**Selected extract**
☆ ☆ ☆ ☆ ☆ ☆ ☆

Two stories come to mind. One is the intake ducts on the MiG-23 are copied from the F-4. They included the little holes, although they may not have known that the reason for them was to siphon off the boundary layer air so that all air entering the engine was turbulent, as it needs to be. But what they also copied is the little horizontal "airfoils" between that intake with the holes and the fuselage. They didn't know what they were for, but they kept them out of ignorance. Those little "supersonic airfoils" are really barricade cutters, useful only for carrier-based aircraft where barricades might be used. I'd love to see a MiG-23 take the barricade, but it's not likely.
The second story is about printed circuit boards in the late 60's/early 70's. I believe it was when the MiG-25 defected to Japan, but I'm not certain. At any rate, the U.S. had a chance to review internal components of a Soviet aircraft. One of the PCB's was an exact copy of one of ours (that I believe was used in a radar system). The copy was so exact that U.S. intel could tell when the plans were stolen and where they were stolen from. The reason is that the PCB had a hole near one edge of the board. The only ones we had that had that hole in that location were the prototype boards that were hand made. The purpose of the hole was to loop a wire through so they could hang them up while they were drying since they were hand-dipped in lacquer as a final step. When the board went into production, the boards were on an assembly line where lacquer was applied and then dried as it continued briefly through a heater or blower or something. The boards never needed to be hung up to dry, so they no longer had that hole. But the enemy didn't know the difference.

☆ ☆ ☆ ☆ ☆ ☆ ☆

**Provided data**

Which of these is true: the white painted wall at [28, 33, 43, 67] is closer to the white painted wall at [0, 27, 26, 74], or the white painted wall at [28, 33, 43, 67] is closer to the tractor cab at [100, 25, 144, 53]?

☆ ☆ ☆ ☆ ☆ ☆ ☆

**What to do**
- a) Could you echo the anecdotes about Soviet copies of U.S. hardware, starting at "Two stories come" and ending at "it's not likely."?
- b) Which aircraft model designations appear in the anecdotes about Soviet copies of U.S. hardware? List every one.
- c) Would you go on with the anecdotes about Soviet copies of U.S. hardware, picking up after their final sentence?

**Answers to the tasks**
- a)
Two stories come to mind. One is the intake ducts on the MiG-23 are copied from the F-4. They included the little holes, although they may not have known that the reason for them was to siphon off the boundary layer air so that all air entering the engine was turbulent, as it needs to be. But what they also copied is the little horizontal "airfoils" between that intake with the holes and the fuselage. They didn't know what they were for, but they kept them out of ignorance. Those little "supersonic airfoils" are really barricade cutters, useful only for carrier-based aircraft where barricades might be used. I'd love to see a MiG-23 take the barricade, but it's not likely.

- b) MiG-23, F-4, MiG-25

- c)
The beauty of these discoveries (and those noted in the List) is that more is revealed about the level of their understanding than our adversaries would like us to know. They really didn't understand what they had, but they respected our science and engineering so much that they were afraid to change anything, even when they saw no purpose to the design.
I've long said that innovation really doesn't happen under Communism. There is no incentive to take a chance by proposing a new idea or a new product. If everyone receives the same thing whether they are inventive or not, there's no reason to take a risk. Like Microsoft, all China and Russia do is copy or steal what others have invented.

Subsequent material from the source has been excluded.